Ok that makes sense on how to enter it assuming every asset you have ever had has to have the depreciation recaptured….

That's only if you sell at a gain.Say you've got a washing machine that's 3 years into it's 5 years of depreciation and it breaks. You have to buy a new one. For the two years remaining depreciation on the broken washer, it's deductible and becomes a permanent deduction since it obviously can't be sold at a gain or a loss. There's several ways to handle it in TTX. One way, is to report it sold for $0. If you're not selling all of the assets in the same year, the remaining depreciation is considered a loss. Depending on the numbers for that tax year, the remaining depreciation would be included in the PAL carry over losses.

 

but people talk about putting the FMV value of the items as the selling price or zero for old appliances that aren’t worth anything….

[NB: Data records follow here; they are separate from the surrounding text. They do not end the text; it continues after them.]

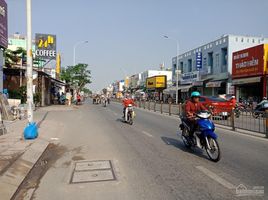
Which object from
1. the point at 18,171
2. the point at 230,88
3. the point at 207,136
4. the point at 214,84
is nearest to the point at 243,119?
the point at 207,136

When you use the original cost basis as the selling price, then all of the depreciation is still recaptured and taxed at the ordinary income tax rate.

I guess the bottom question is if the IRS expects to recapture all the depreciation you have ever taken on all assets on your list regardless of their current status or condition

It's not a guess. The IRS requires you to recapture all depreciation taken on an asset when sold at a gain. Due to programming limitations in the TTX program, when you sell the property at a gain you "will" pay tax on that depreciation taken on all assets one way or another - either correctly at the ordinary income tax rate, or incorrectly at the capital gains tax rate.

.your method would recapture all that depreciation but I am still unsure if I need to report a gain on say a 8 year old appliance

if you sell the property at a gain, you sell "all" of it it a gain. Likewise, if you sell the property at a loss, you sell "all" of it at a loss. I agree it seems counter-intuitive to sell a year's old appliance at more than you paid for it. But on the other side of that coin, it is not at all weird to sell a 20 year old structure for more than you paid for it. Heck, the structure the appliance is in, is older than the appliance. Think that one through. 🙂

 

 

jonpagel
Returning Member

Asset recapture

Ok so every asset do the original cost plus $1 and enter that as the selling price for each item, add those up and subtract from the sale price and that number goes in the sale price for house ….the selling expenses I can just group under the main house I assume I don’t have to allocate to each one….example


sale price of house- $100000

 

Appliance purchased for $1000 report at $1001

 

new sewer line with an original cost of $10000 report as $10001

 

then the house instead of $100000 I would report it as $88998.

 

I have maybe 15 assets but the above example is correct?  All my assets are fully depreciated so that would basically tax every dollar I ever spent and then depreciated at ordinary income rate of 25% in my case…


What about say a roof that you are only a couple

years into?  If you do cost plus one you are saying you depreciated the whole thing when in fact you only got a couple years of depreciation credit?

thanks

Carl
Level 15

Asset recapture

the selling expenses I can just group under the main house I assume I don’t have to allocate to each one

You can allocate if you want. But overall, you're correct. So long as you still show a gain after subtracting the selling expenses from the selling price, you'll be fine.

I'll usually allocate my selling expenses between the structure and the land.  So if I have a selling price for the property that is 70% structure and 30% land, I'll allocate the selling expenses similarly. I'll make slight changes if necessary so I don't end up showing a gain on the structure and a loss on the land.

Since I've accounted for all my selling expenses to be deducted, on the main property asset, I don't bother allocating them to other assets unless I really need to.